- EXERCISE DIRECTIONS -
Copy out, word for word, the lines from the start of the items up to and including the line with "cracked pavement [1, 204, 640, 478]".

Items from a box labeling dataset:
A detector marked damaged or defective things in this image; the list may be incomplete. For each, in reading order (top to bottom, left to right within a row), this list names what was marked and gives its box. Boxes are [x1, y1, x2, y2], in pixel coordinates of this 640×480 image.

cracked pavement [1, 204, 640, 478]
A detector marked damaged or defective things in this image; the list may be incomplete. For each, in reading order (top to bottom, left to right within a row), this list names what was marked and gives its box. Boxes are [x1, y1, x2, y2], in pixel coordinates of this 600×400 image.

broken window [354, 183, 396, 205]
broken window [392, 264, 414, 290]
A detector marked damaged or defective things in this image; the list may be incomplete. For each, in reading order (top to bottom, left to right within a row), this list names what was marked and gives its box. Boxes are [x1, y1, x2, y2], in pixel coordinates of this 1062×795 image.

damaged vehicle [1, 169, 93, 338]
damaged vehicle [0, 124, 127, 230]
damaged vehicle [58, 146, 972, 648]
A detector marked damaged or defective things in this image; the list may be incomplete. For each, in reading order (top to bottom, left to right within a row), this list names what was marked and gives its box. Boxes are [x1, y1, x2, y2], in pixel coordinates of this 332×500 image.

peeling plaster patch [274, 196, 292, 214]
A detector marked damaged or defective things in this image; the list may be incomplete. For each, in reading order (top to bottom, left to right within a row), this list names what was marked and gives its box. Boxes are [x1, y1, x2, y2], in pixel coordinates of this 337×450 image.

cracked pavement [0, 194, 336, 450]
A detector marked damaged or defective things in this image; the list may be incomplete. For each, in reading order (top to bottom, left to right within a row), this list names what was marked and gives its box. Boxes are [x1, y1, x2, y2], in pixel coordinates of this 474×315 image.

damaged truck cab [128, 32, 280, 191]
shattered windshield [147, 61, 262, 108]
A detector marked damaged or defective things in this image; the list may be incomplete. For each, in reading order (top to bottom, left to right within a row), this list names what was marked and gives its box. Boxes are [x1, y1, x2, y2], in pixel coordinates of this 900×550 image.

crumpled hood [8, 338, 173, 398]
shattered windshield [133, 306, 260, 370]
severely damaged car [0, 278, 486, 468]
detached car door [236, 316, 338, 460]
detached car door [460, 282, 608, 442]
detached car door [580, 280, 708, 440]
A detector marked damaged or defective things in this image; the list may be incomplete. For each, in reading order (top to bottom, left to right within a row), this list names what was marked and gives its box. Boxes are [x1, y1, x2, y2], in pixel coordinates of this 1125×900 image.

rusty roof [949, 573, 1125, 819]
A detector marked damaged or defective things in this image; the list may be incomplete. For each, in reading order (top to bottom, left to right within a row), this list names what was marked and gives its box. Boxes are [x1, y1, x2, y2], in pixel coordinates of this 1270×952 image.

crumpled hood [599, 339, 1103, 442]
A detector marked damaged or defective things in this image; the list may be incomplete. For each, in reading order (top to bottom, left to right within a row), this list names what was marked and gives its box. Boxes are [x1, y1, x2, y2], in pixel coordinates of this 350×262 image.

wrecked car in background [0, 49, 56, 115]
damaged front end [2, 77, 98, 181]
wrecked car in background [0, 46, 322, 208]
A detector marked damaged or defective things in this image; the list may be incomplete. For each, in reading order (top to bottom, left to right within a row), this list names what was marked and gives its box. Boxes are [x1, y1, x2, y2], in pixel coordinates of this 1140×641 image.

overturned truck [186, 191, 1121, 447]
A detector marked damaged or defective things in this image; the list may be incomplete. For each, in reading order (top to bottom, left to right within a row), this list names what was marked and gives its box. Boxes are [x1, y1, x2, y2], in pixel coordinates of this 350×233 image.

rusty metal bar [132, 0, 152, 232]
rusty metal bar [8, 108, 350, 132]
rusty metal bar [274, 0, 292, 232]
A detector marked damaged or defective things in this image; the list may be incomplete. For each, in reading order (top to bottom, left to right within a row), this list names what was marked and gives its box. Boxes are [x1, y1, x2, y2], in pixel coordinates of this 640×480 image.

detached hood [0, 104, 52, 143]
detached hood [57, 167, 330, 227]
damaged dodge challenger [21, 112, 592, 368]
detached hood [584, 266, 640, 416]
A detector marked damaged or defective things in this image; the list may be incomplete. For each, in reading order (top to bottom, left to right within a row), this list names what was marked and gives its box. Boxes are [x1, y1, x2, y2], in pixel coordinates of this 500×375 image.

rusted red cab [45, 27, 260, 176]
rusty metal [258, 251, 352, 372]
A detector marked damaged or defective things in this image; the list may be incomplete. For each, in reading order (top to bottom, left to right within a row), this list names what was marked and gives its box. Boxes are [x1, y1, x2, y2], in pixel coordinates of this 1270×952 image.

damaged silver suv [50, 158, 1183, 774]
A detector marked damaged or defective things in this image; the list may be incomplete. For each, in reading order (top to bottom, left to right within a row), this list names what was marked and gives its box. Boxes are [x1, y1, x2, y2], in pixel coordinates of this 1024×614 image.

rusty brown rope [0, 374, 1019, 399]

- EXERCISE RESPONSE -
A detector marked damaged or defective things in this image; the list may be incomplete. For each, in reading order (top to bottom, left to right within a row), this list names what was marked and gives its box. Boxes are [x1, y1, x2, y2], in pixel coordinates of this 640×480 image.

cracked pavement [1, 204, 640, 478]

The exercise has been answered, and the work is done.